シニアのためのIT用語早わかり解説(1) クラウドコンピューティング
技術の進み方が激しいIT業界では、新しい単語が次々と出てきます。そこで、シニアの方のために、IT関連の用語の説明をしていきたいと思います。第一回目はクラウドです。
クラウドコンピューティングとか、クラウドサービス、クラウドソーシングなど経済新聞や雑誌に、最近クラウドという文字がさかんに出てきます。クラウドとは、Cloud、まさに雲のことで、雲をつかむという言葉がありますが、そのように良くわからないのではないかと思います。
クラウドという言葉を最初に言い出したのは、皆さんが検索によく使っているグーグルという会社の最高経営責任者だったエリック・シュミット博士です。2006年8月にカリフォルニアで開かれた「サーチエンジン戦略会議」の中のプレゼンテーションで使いました。シュミット博士は、グーグルに入社する前は、SUN(スタンフォード・ユニバーシティ・ネットワーク Stanford University Networkの頭文字)マイクロシステムズという会社にいました。スタンフォード大学の卒業生が作った会社です。今は、オラクルという会社に買収されてしまいましたが、シリコンバレーにあったITを代表する会社でした。
SUNマイクロシステムズは、Windowsの元祖のようなUNIXというオペレーションシステムを開発していた会社で、電子メールやサーバなどの今のインターネットの基本的な仕組みは、この会社が作ったと言っても過言ではありません。インターネットは、ネットワーク同士が複雑に絡み合った形をしており、それを詳細に描くのは大変なので、その頃のネットワーク研究者は誰でもインターネットは雲の絵を描いていました。シュミット博士は、これを、クラウドと呼んだのです。
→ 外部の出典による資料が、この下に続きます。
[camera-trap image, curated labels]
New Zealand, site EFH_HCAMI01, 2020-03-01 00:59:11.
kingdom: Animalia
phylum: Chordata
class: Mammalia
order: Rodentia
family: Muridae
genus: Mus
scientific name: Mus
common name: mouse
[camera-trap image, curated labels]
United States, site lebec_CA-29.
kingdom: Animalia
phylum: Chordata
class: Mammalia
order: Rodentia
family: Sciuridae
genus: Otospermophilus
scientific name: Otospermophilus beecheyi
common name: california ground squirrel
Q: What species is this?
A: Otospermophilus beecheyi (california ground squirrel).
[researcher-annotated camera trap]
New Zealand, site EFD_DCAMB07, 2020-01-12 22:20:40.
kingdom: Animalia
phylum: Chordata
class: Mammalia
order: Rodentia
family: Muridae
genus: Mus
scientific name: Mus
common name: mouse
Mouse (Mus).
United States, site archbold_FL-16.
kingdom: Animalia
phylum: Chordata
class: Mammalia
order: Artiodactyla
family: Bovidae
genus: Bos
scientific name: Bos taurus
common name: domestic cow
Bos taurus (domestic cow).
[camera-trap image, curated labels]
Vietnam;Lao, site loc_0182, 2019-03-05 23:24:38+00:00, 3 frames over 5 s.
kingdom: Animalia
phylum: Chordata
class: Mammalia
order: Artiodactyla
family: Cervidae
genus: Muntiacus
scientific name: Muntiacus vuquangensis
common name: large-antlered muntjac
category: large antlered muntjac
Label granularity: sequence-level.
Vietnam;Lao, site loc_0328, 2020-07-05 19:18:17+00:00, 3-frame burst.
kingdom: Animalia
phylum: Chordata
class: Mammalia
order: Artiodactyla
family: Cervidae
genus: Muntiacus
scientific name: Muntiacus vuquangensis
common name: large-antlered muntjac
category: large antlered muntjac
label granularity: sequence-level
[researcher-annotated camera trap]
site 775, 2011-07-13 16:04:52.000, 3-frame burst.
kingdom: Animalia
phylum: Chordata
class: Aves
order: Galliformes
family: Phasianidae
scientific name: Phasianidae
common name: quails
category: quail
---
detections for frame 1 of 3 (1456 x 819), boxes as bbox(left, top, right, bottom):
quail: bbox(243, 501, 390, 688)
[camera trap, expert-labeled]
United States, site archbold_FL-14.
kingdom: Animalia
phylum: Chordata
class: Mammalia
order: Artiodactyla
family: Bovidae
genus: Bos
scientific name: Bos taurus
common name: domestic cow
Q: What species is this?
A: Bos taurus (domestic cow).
クラウドの中には、ネットワークだけでなく、情報を格納するサーバと呼ばれる入れ物や、様々なサービスを提供するコンピュータも含まれています。こういう、複雑なまとまりを、ブラックボックスにしてクラウドと呼んだのです。クラウドは、インターネットそのものでもあり、明確な定義がありませんので、知ったかぶりしてクラウドと言っても大丈夫です。
実は、この画面が煩雑になるのを防ぐために雲の形で隠して描くという手法は、日本では古くから存在していて「すやり霞(すやりがすみ)」と呼ばれています。昔の錦絵や浮世絵を見ると、細かい絵が省略されて霞や雲の形が描かれています。細かすぎて説明できないものはモクモクとした雲の形にして臨場感を出すという手法を日本人は大昔からやっていたんですね。この浮世絵をエリック・シュミット博士が見たら先を越されたと驚くでしょうね。